- [TASKS]
- a) Retype the portion of the Claude Code security passage starting with "That workflow makes" and going on through "sensitive /proc file access.".
- b) In the Claude Code security passage, render this sentence in Spanish: "A leaked key can do more than create billing risk."

- [DOCUMENT PASSAGE]

* * * * * * *

That workflow makes the tool useful, but it also places an AI agent inside a sensitive automation environment. If the agent can process untrusted text and use tools, attackers may try to control what the agent does next.
Microsoft found that Claude Code’s Bash path scrubbed environment variables during subprocess execution. The Read tool did not follow the same model and could access /proc/self/environ, which exposed the runner’s ANTHROPIC_API_KEY and possibly other credentials available to the process.
- The issue affected AI workflows that processed untrusted GitHub issue or PR content.
- The Read tool could access sensitive /proc files inside the GitHub Actions runner.
- The exposed environment data included the ANTHROPIC_API_KEY in Microsoft’s test.
- Anthropic mitigated the issue in Claude Code 2.1.128 by blocking sensitive /proc file access.
- Microsoft reported the issue to Anthropic through HackerOne on April 29, 2026.
Why CI/CD secrets are a high-value target
CI/CD workflows often hold credentials that can affect source code, cloud infrastructure, deployment systems, package registries, and internal services. A leaked key can do more than create billing risk. It can give attackers a bridge into the software supply chain.
GitHub’s secure use guidance for GitHub Actions warns developers to treat certain contexts as untrusted input and to consider whether attacker-controlled values can influence workflow behavior.
In this case, the attacker did not need direct access to secrets. Microsoft said the full exploit could start from the ability to open an issue or submit a pull request, depending on how the target workflow was configured.
| Secret type | Possible impact if leaked |
|---|---|
| AI provider API key | Unauthorized model usage, billing abuse, or access to connected automation flows |
| GitHub token | Repository changes, issue comments, pull requests, release changes, or workflow abuse |
| Cloud credential | Cloud resource access, data theft, persistence, or deployment tampering |
| Package registry token | Malicious package publishing or supply-chain compromise |
| Internal API key | Access to private services, customer data, or internal automation systems |
The attack bypassed several expected defenses
Microsoft said the malicious prompt used a benign-sounding “compliance review” framing rather than directly asking the model to print an API key. That helped avoid the model’s refusal behavior.

* * * * * * *

- [INPUT DATA]
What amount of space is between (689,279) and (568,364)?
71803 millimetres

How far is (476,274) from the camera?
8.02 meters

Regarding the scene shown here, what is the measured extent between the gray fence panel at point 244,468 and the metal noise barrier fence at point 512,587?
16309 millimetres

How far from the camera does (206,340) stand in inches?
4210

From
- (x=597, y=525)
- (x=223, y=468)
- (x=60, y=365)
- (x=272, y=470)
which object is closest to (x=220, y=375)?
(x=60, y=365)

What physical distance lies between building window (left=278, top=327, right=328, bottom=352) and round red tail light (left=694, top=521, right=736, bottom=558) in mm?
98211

* * * * * * *

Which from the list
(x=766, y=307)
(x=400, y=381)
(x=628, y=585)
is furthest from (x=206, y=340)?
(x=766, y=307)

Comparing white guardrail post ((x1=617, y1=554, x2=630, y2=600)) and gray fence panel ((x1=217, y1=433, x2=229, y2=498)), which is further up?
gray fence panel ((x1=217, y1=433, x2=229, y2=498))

* * * * * * *

- [ANSWERS BY ITEM NUMBER]
- a)
That workflow makes the tool useful, but it also places an AI agent inside a sensitive automation environment. If the agent can process untrusted text and use tools, attackers may try to control what the agent does next.
Microsoft found that Claude Code’s Bash path scrubbed environment variables during subprocess execution. The Read tool did not follow the same model and could access /proc/self/environ, which exposed the runner’s ANTHROPIC_API_KEY and possibly other credentials available to the process.
- The issue affected AI workflows that processed untrusted GitHub issue or PR content.
- The Read tool could access sensitive /proc files inside the GitHub Actions runner.
- The exposed environment data included the ANTHROPIC_API_KEY in Microsoft’s test.
- Anthropic mitigated the issue in Claude Code 2.1.128 by blocking sensitive /proc file access.

- b) Una clave filtrada puede hacer más que generar un riesgo de facturación.